→ Source document:
—————
Sandhill cranes in flight at the Bosque del Apache National Wildlife Refuge.
U.S. Fish and Wildlife Service.
Drought Impacts on Western National Wildlife Refuges
For this blog I have focused on one trust resource—national wildlife refuges (refuge or NWR)—as an example of drought impacts and service responses. Although drought conditions have not been confined to the West, refuges in the West have been particularly hard hit.
Central Valley refuges in California are reeling from water shortages. Since the passage of the Central Valley Project Improvement Act in 1992, some water allocations were cut back and other allocations not available at all for the first time in 2014 and 2015. Water allocations have been, on average, only half of full water deliveries. This is limiting the refuges’ ability to divert water for habitat use, resulting in fewer flooded wetland acres, earlier loss of wetlands that do get flooded, and reduced wetland food production (by over 80% in some refuges).
In southern Oregon, water deliveries to Lower Klamath NWR from the Klamath Project have significantly declined in recent years (even before the drought) and nearly ceased in the past two drought years.
—————
→ Extracted entries:
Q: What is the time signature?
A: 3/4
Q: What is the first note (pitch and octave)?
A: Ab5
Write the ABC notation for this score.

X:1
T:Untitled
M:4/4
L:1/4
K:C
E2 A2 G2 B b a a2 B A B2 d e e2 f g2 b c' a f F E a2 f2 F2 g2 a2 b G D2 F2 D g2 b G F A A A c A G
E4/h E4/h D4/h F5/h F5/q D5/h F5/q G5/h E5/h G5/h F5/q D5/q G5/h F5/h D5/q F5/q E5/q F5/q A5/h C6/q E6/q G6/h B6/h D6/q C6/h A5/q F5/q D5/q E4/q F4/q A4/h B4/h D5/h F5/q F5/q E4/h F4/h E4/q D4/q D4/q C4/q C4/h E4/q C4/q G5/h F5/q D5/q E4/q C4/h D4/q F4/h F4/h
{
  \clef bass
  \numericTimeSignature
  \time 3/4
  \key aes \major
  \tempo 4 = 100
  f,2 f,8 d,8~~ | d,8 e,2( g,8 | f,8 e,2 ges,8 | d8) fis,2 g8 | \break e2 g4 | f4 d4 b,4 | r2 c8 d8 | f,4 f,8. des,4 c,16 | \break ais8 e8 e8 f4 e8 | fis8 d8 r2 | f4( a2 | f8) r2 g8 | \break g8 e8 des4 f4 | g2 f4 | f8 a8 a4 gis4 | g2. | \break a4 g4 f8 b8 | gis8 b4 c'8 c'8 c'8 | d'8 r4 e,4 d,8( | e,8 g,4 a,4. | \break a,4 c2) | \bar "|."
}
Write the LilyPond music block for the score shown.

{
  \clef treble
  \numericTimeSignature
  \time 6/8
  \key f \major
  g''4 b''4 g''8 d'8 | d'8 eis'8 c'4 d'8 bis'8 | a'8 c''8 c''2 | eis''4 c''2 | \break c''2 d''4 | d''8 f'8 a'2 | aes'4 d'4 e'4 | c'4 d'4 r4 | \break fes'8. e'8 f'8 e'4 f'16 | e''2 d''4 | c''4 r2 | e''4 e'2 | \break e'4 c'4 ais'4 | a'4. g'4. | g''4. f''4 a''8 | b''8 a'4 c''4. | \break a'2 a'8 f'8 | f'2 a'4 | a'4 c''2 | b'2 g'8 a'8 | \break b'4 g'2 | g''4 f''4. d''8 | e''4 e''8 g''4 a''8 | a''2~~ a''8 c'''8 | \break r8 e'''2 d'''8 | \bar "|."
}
—————
→ Your task: Retype the passage on drought at western wildlife refuges word for word, starting at the words "Sandhill cranes in" and stopping after the words "particularly hard hit.".

→ Solution to this problem:
Sandhill cranes in flight at the Bosque del Apache National Wildlife Refuge.
U.S. Fish and Wildlife Service.
Drought Impacts on Western National Wildlife Refuges
For this blog I have focused on one trust resource—national wildlife refuges (refuge or NWR)—as an example of drought impacts and service responses. Although drought conditions have not been confined to the West, refuges in the West have been particularly hard hit.